PROBLEM: What's wanted here is the full listing below, repeated exactly, with no images in it.

DATASET EXTRACT:
········
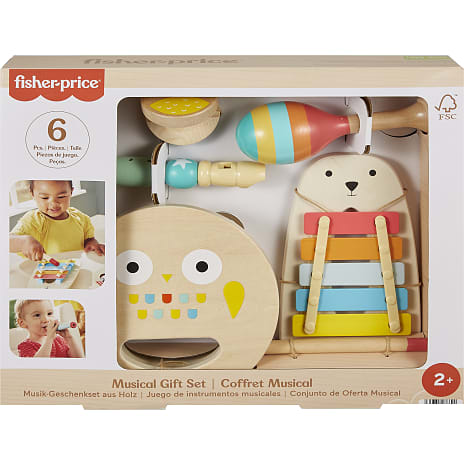 Fisher-Price Musikalsk Gavesæt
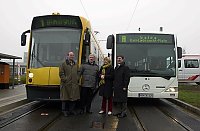 Bild: Dezember: Wendeschleife in Nord wird freigegeben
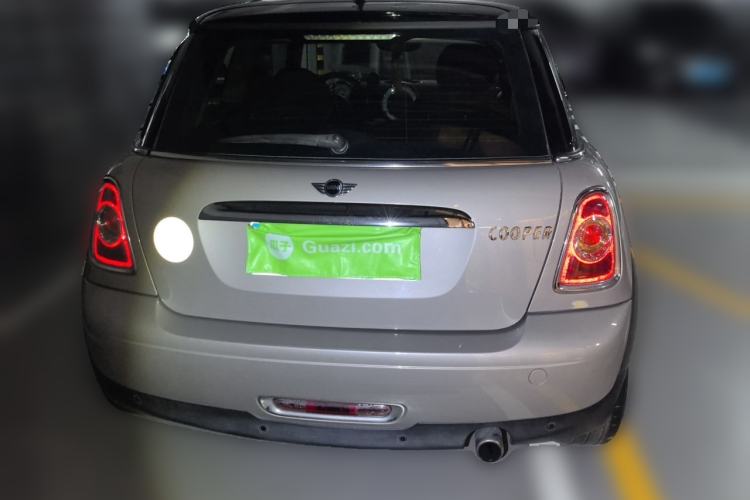 Used MINI 2012 1.6L ONE Baker Street Rear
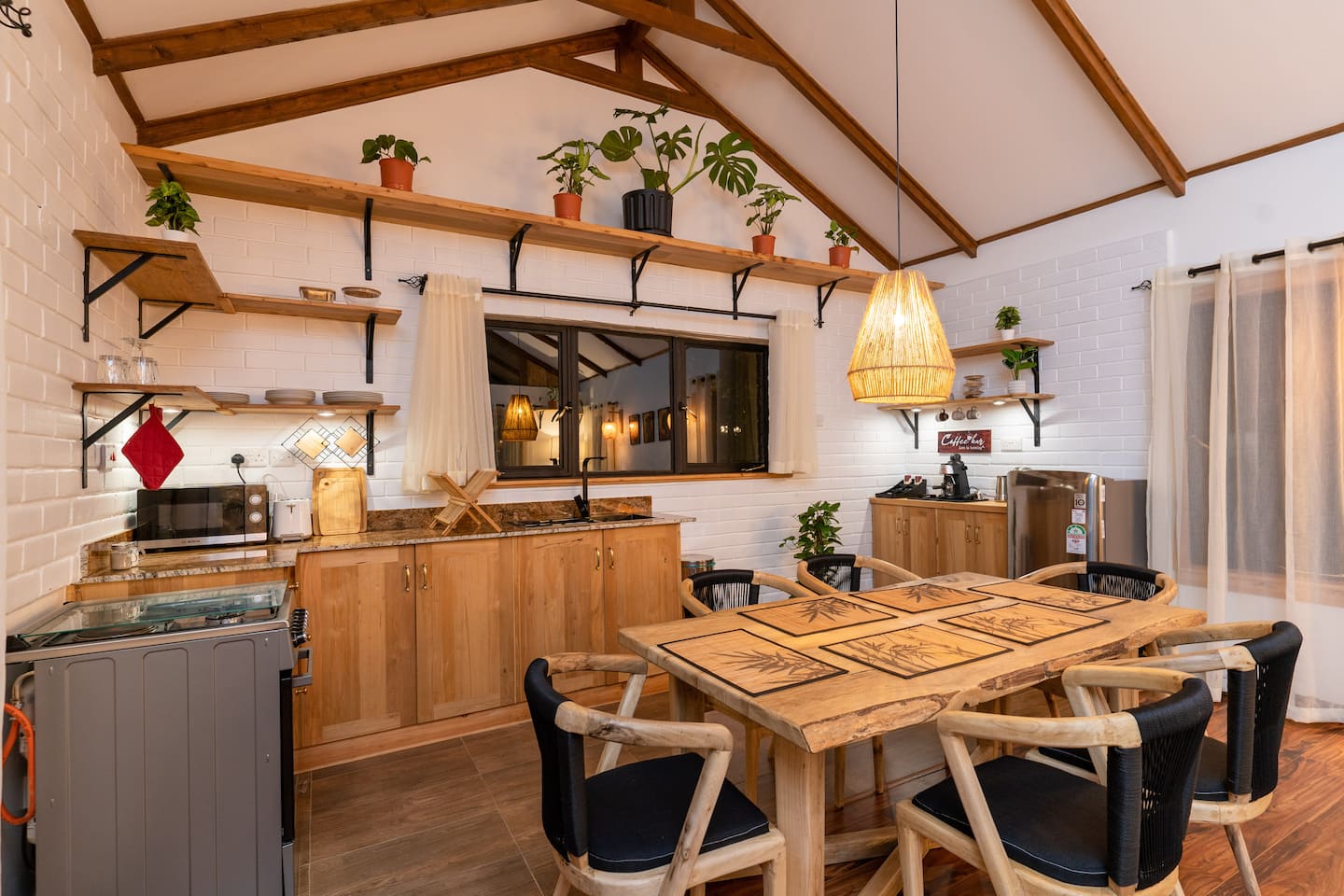 Interior view of Cottage 1 with private garden, Karen, Nairobi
········
REPLY TO THE TASK:
 Fisher-Price Musikalsk Gavesæt
 Bild: Dezember: Wendeschleife in Nord wird freigegeben
 Used MINI 2012 1.6L ONE Baker Street Rear
 Interior view of Cottage 1 with private garden, Karen, Nairobi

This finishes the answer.